**Work to be completed:** Transcribe the full listing exactly, and drop every picture.

▶

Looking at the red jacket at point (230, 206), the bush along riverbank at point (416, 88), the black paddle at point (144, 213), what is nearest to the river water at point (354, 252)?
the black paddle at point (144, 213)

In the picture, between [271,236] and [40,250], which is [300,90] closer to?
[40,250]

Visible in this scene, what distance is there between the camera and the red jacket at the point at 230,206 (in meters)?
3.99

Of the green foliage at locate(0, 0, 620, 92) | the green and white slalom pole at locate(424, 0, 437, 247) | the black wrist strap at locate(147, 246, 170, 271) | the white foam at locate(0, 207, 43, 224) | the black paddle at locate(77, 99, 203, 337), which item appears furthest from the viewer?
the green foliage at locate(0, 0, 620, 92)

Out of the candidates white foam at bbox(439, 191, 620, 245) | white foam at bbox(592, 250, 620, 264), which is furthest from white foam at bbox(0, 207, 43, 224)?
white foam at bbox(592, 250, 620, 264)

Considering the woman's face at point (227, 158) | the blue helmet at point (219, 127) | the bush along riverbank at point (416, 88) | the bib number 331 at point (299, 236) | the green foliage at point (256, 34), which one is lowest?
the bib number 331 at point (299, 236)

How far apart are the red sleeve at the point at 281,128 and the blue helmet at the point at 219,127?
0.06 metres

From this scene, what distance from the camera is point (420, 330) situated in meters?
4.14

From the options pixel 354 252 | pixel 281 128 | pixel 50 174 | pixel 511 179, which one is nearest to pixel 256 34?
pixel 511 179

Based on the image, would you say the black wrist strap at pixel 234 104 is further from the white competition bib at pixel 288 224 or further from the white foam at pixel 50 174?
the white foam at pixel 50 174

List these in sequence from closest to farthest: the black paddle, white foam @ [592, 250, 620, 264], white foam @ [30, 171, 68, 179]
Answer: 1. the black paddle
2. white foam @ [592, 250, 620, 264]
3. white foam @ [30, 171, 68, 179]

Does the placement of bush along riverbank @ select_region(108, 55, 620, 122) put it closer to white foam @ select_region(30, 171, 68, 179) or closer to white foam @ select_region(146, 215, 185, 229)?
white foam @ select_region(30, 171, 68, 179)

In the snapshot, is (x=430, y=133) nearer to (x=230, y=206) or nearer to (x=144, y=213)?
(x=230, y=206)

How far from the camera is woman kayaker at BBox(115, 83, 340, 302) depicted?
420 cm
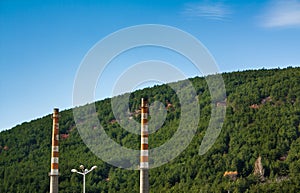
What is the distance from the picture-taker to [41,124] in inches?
5748

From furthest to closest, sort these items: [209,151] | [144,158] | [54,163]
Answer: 1. [209,151]
2. [54,163]
3. [144,158]

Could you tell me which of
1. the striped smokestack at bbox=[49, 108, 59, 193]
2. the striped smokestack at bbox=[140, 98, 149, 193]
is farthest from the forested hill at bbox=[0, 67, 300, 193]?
the striped smokestack at bbox=[49, 108, 59, 193]

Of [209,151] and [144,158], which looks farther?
[209,151]

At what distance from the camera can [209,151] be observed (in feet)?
375

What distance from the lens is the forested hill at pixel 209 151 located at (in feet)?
341

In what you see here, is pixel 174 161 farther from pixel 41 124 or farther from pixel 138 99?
pixel 41 124

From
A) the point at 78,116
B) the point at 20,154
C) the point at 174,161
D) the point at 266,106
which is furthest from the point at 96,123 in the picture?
the point at 266,106

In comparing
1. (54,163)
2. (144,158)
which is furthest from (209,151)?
(144,158)

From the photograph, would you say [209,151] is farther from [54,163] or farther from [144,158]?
[144,158]

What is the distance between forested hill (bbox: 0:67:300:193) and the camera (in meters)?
104

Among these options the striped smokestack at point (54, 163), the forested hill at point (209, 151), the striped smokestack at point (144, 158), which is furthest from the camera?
the forested hill at point (209, 151)

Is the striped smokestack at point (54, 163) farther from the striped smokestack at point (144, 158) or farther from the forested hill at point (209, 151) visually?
the forested hill at point (209, 151)

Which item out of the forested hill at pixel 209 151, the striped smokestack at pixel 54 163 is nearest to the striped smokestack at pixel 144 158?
the striped smokestack at pixel 54 163

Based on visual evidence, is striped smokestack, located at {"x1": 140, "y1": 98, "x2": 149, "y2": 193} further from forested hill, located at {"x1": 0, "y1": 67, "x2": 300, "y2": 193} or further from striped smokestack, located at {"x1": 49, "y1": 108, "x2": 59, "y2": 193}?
A: forested hill, located at {"x1": 0, "y1": 67, "x2": 300, "y2": 193}
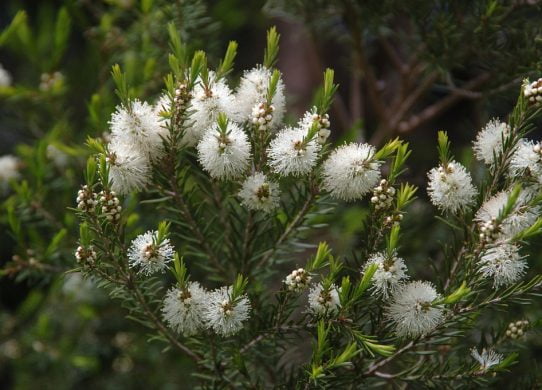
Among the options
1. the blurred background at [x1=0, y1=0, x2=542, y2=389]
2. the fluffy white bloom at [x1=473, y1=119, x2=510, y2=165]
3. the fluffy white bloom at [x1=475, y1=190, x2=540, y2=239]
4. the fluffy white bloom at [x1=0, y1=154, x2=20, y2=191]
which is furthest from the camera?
the fluffy white bloom at [x1=0, y1=154, x2=20, y2=191]

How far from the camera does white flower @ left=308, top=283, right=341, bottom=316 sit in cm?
98

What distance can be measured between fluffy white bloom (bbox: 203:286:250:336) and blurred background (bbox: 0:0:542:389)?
0.45m

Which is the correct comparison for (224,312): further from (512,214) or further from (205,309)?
(512,214)

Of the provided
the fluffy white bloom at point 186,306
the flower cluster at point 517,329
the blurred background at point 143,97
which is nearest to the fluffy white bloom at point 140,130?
the fluffy white bloom at point 186,306

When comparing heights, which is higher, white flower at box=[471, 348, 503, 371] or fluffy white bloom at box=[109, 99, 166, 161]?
fluffy white bloom at box=[109, 99, 166, 161]

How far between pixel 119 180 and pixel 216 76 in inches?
10.0

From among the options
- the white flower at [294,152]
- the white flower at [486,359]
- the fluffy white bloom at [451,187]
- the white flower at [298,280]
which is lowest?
the white flower at [486,359]

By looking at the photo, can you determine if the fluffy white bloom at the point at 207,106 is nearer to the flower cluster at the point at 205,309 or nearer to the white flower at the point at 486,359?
the flower cluster at the point at 205,309

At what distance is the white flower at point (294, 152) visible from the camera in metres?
→ 0.97

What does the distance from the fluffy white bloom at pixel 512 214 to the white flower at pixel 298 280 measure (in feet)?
0.97

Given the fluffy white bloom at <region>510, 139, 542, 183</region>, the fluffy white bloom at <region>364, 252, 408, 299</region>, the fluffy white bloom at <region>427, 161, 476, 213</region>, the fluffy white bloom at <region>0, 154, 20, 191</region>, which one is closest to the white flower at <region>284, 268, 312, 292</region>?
the fluffy white bloom at <region>364, 252, 408, 299</region>

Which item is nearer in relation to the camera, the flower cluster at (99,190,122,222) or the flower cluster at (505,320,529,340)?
the flower cluster at (99,190,122,222)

◀

**Final answer:**
Looking at the red jacket at point (230, 206), the bush along riverbank at point (416, 88), the black paddle at point (144, 213), what is nearest to the river water at point (354, 252)?
the black paddle at point (144, 213)

In the picture, between [271,236] and [40,250], which is [300,90] closer to?
[40,250]

Visible in this scene, what distance is there between the camera and the red jacket at the point at 230,206 (in meters)?
3.99

Of the green foliage at locate(0, 0, 620, 92) | the green and white slalom pole at locate(424, 0, 437, 247) | the black wrist strap at locate(147, 246, 170, 271) | the white foam at locate(0, 207, 43, 224) | the black paddle at locate(77, 99, 203, 337), which item appears furthest from the viewer?
the green foliage at locate(0, 0, 620, 92)

Out of the candidates white foam at bbox(439, 191, 620, 245) | white foam at bbox(592, 250, 620, 264), which is furthest from white foam at bbox(0, 207, 43, 224)?
white foam at bbox(592, 250, 620, 264)

Considering the woman's face at point (227, 158) | the blue helmet at point (219, 127) | the bush along riverbank at point (416, 88) | the bib number 331 at point (299, 236) | the green foliage at point (256, 34), which one is lowest?
the bib number 331 at point (299, 236)

How far apart are the red sleeve at the point at 281,128 and the blue helmet at the point at 219,127?
0.06 metres

From this scene, what distance from the camera is point (420, 330) situated in meters?
4.14

From the options pixel 354 252 | pixel 281 128 | pixel 50 174 | pixel 511 179, which one is nearest to pixel 256 34?
pixel 511 179

Based on the image, would you say the black wrist strap at pixel 234 104 is further from the white competition bib at pixel 288 224 or further from the white foam at pixel 50 174?
the white foam at pixel 50 174

List these in sequence from closest to farthest: the black paddle, white foam @ [592, 250, 620, 264], white foam @ [30, 171, 68, 179]
Answer: 1. the black paddle
2. white foam @ [592, 250, 620, 264]
3. white foam @ [30, 171, 68, 179]

Does the placement of bush along riverbank @ select_region(108, 55, 620, 122) put it closer to white foam @ select_region(30, 171, 68, 179) or closer to white foam @ select_region(146, 215, 185, 229)?
white foam @ select_region(30, 171, 68, 179)

In the snapshot, is (x=430, y=133) nearer to (x=230, y=206) or nearer to (x=144, y=213)?
(x=230, y=206)

How far from the camera is woman kayaker at BBox(115, 83, 340, 302) depicted?
420 cm
What is the distance from the picture-taker to [41,124] in inches?
5748

From furthest to closest, sort these items: [209,151] | [144,158] | [54,163]
Answer: 1. [209,151]
2. [54,163]
3. [144,158]

Could you tell me which of
1. the striped smokestack at bbox=[49, 108, 59, 193]
2. the striped smokestack at bbox=[140, 98, 149, 193]
is farthest from the forested hill at bbox=[0, 67, 300, 193]?
the striped smokestack at bbox=[49, 108, 59, 193]

Of [209,151] and [144,158], which looks farther?
[209,151]

At what distance from the camera can [209,151] be observed (in feet)?
375

What distance from the lens is the forested hill at pixel 209 151 located at (in feet)?
341

In what you see here, is pixel 174 161 farther from pixel 41 124 or farther from pixel 138 99?
pixel 41 124

From
A) the point at 78,116
B) the point at 20,154
C) the point at 174,161
D) the point at 266,106
which is furthest from the point at 96,123 in the picture?
the point at 266,106

In comparing
1. (54,163)
2. (144,158)
which is furthest from (209,151)?
(144,158)

From the photograph, would you say [209,151] is farther from [54,163] or farther from [144,158]?
[144,158]

What is the distance between forested hill (bbox: 0:67:300:193) and the camera (in meters)?
104

Among these options the striped smokestack at point (54, 163), the forested hill at point (209, 151), the striped smokestack at point (144, 158), which is furthest from the camera?
the forested hill at point (209, 151)

Is the striped smokestack at point (54, 163) farther from the striped smokestack at point (144, 158) or farther from the forested hill at point (209, 151) visually?
the forested hill at point (209, 151)

Which item out of the forested hill at pixel 209 151, the striped smokestack at pixel 54 163 is nearest to the striped smokestack at pixel 144 158?
the striped smokestack at pixel 54 163

Based on visual evidence, is striped smokestack, located at {"x1": 140, "y1": 98, "x2": 149, "y2": 193} further from forested hill, located at {"x1": 0, "y1": 67, "x2": 300, "y2": 193} or further from striped smokestack, located at {"x1": 49, "y1": 108, "x2": 59, "y2": 193}?
A: forested hill, located at {"x1": 0, "y1": 67, "x2": 300, "y2": 193}
Among the options
1. the blurred background at [x1=0, y1=0, x2=542, y2=389]
2. the fluffy white bloom at [x1=473, y1=119, x2=510, y2=165]
3. the fluffy white bloom at [x1=475, y1=190, x2=540, y2=239]
4. the fluffy white bloom at [x1=0, y1=154, x2=20, y2=191]
which is furthest from the camera?
the fluffy white bloom at [x1=0, y1=154, x2=20, y2=191]

How far from the camera does white flower @ left=308, top=283, right=341, bottom=316 sit in cm?
98

What distance can be measured between fluffy white bloom (bbox: 203:286:250:336) and blurred background (bbox: 0:0:542:389)?
0.45m

Which is the correct comparison for (224,312): further from (512,214) or further from (205,309)?
(512,214)

Of the provided
the fluffy white bloom at point 186,306
the flower cluster at point 517,329
the blurred background at point 143,97
which is nearest to the fluffy white bloom at point 140,130?
the fluffy white bloom at point 186,306

When comparing heights, which is higher, white flower at box=[471, 348, 503, 371] or fluffy white bloom at box=[109, 99, 166, 161]?
fluffy white bloom at box=[109, 99, 166, 161]

How far between pixel 119 180 and pixel 216 76 in inches?
10.0

From among the options
- the white flower at [294,152]
- the white flower at [486,359]
- the fluffy white bloom at [451,187]
- the white flower at [298,280]
which is lowest?
the white flower at [486,359]

By looking at the photo, can you determine if the fluffy white bloom at the point at 207,106 is nearer to the flower cluster at the point at 205,309 or nearer to the white flower at the point at 486,359?
the flower cluster at the point at 205,309

At what distance is the white flower at point (294, 152) visible from the camera in metres?
→ 0.97

What does the distance from the fluffy white bloom at pixel 512 214 to the white flower at pixel 298 280 measure (in feet)?
0.97

Given the fluffy white bloom at <region>510, 139, 542, 183</region>, the fluffy white bloom at <region>364, 252, 408, 299</region>, the fluffy white bloom at <region>427, 161, 476, 213</region>, the fluffy white bloom at <region>0, 154, 20, 191</region>, which one is closest to the white flower at <region>284, 268, 312, 292</region>?
the fluffy white bloom at <region>364, 252, 408, 299</region>

Which item is nearer in relation to the camera, the flower cluster at (99,190,122,222) or the flower cluster at (505,320,529,340)?
the flower cluster at (99,190,122,222)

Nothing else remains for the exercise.